Les nouvelles ont été publiées entre 1911 et 1935, une période de plus de 20 ans qui a vu la mort de la Hongrie de la jeunesse de Krúdy. Sindbad vieillit lui aussi, au fil des nouvelles et les textes deviennent plus noirs au fil du temps, témoins de l’écrivain qui vieillit et de la situation du pays. Il se dessine en filigrane un Sindbad voyageur et bohème, éternel amoureux, non pas d’une femme mais des femmes et de l’éternel féminin.
Sindbad confiait le destin de sa vie au destin et au hasard ; il pressentait obscurément que, maintenant encore, comme déjà tant de fois, une jeune fille ou une femme allait se trouver sur son chemin ; elle lui insufflerait une nouvelle vie, elle verserait un sang frais dans ses veines, des pensées neuves dans sa cervelle brûlée. Il avait trente ans, et depuis l’âge de quinze ans, il ne vivait que pour les femmes.
Voyage vers la mort (1911)
C’est un galant d’un tableau de Fragonard. Il prend plaisir avec les femmes et se sent éperdument amoureux à chaque fois. Pas de cynisme don-juanesque chez Sindbad. Non. Il se comporte avec les femmes comme un enfant dans une confiserie. En gourmand. Tout lui fait envie. Il a envie de toutes les goûter, la femme de l’aubergiste, l’actrice, la marchande, la photographe, la pianiste, la jeune fille d’à côté. Aimer est le grand point, qu’importe la maîtresse ? Qu’importe le flacon, pourvu qu’on ait l’ivresse. Ces vers de Musset conviennent parfaitement à Sindbad qui est toujours légèrement intoxiqué d’amour.
Au fil des nouvelles pourtant s’égrènent les ravages faits par ce cœur d’artichaut, d’autant plus dangereux qu’il est sincère. A l’instant t. Après, c’est autre chose. Il est charmant, charmeur, elles sont charmées, envoutées et changées. Et dévastées. Il n’hésite pas à les enlever, à les compromettre. Il est impulsif. Il laisse derrière lui des femmes désespérées, certaines se suicident ; il a des enfants qu’il ne connait pas. Il s’en trouve dans des situations périlleuses :
A cette époque, Sindbad ne pouvait pas quitter l’auberge à l’enseigne du Bœuf Rouge. Il avait semé la discorde en ville en provoquant une demande de divorce qui se termina par une réconciliation et, à cause de lui, une demoiselle fut envoyée au couvent, celle-là même qui avait voulu se suicider à tout prix, tandis que des années plus, tard, elle devint la mère de quelque demi-douzaine d’enfants magnifiques.
Le Bœuf Rouge (1915)
Il s’en tourmente, mais pas longtemps. Sindbad est insaisissable, volage, il butine de fleur en fleur, papillonne.
Malgré ma vision d’un Sindbad sorti d’un tableau de Fragonard, on est loin des salons libertins du 18ème siècle. L’ambiance est plutôt celle des provinces hongroises, des voitures tirées par des chevaux, de la neige, du froid et de l’ambiance un peu romantique, mystérieuse et presque mythique de ces hivers rigoureux. On est parfois un peu dans l’univers onirique d’un tableau de Chagall
Une vache se mit à meugler dans l’étable, (depuis les temps bibliques cet animal aime prendre part aux événements familiaux), le chien de garde, qui dormait sur la neige, se rendit au milieu de la cour pour mieux voir l’âme qui s’envolait vers les étoiles scintillantes ; là il s’acquitta de sa cérémonie funèbre en hurlant à la mort.

#### Données brutes:
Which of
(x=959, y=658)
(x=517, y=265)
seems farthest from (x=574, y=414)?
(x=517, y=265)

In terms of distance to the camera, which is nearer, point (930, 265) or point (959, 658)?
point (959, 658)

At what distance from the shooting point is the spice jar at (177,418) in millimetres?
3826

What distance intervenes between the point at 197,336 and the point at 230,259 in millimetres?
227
---
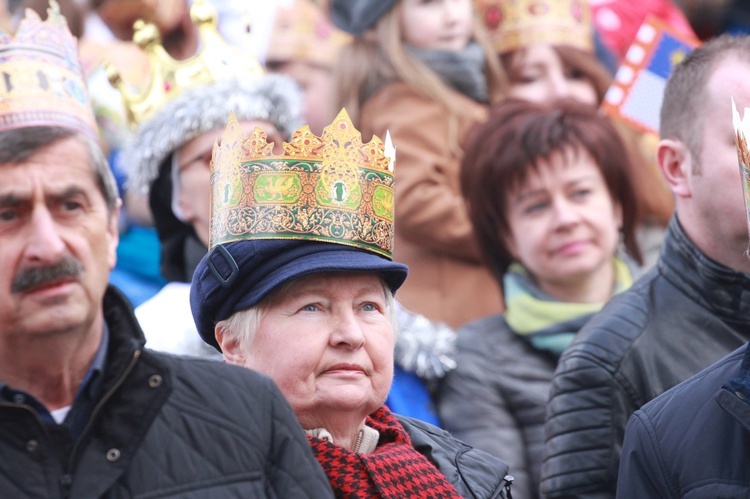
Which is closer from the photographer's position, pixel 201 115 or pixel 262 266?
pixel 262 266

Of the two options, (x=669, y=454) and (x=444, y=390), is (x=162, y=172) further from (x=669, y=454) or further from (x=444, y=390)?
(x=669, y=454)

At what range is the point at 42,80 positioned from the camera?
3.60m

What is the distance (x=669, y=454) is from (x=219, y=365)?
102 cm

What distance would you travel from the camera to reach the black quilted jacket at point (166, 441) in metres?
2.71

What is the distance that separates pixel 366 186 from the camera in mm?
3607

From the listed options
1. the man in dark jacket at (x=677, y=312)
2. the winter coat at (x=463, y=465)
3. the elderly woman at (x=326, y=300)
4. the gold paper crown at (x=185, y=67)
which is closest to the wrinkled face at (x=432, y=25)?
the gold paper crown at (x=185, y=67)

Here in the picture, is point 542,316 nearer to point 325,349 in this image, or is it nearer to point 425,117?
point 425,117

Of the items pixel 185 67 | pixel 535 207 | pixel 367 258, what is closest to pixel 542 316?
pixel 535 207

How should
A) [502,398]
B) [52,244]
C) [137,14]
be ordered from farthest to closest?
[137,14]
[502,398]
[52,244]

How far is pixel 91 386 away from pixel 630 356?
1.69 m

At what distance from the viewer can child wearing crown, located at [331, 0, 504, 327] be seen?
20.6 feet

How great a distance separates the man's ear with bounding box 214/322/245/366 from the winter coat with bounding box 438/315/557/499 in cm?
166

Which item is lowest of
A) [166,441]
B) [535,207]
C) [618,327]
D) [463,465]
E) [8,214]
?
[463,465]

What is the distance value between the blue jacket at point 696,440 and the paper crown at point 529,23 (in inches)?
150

#### Consignes:
a: Répondez à ces questions sur l'extrait consacré à Sindbad :
(i) Entre quelles années les nouvelles ont-elles été publiées ?
(ii) Depuis quel âge Sindbad ne vit-il que pour les femmes ?
(iii) Dans l'univers onirique de quel peintre se trouve-t-on parfois ?
b: Recopiez à l'identique le passage de l'extrait consacré à Sindbad, en commençant à « Sindbad confiait le » et en terminant à « la mort (1911) ».

#### Réponses:
a:
(i) Entre 1911 et 1935.
(ii) Depuis l'âge de quinze ans.
(iii) Chagall.

b:
Sindbad confiait le destin de sa vie au destin et au hasard ; il pressentait obscurément que, maintenant encore, comme déjà tant de fois, une jeune fille ou une femme allait se trouver sur son chemin ; elle lui insufflerait une nouvelle vie, elle verserait un sang frais dans ses veines, des pensées neuves dans sa cervelle brûlée. Il avait trente ans, et depuis l’âge de quinze ans, il ne vivait que pour les femmes.
Voyage vers la mort (1911)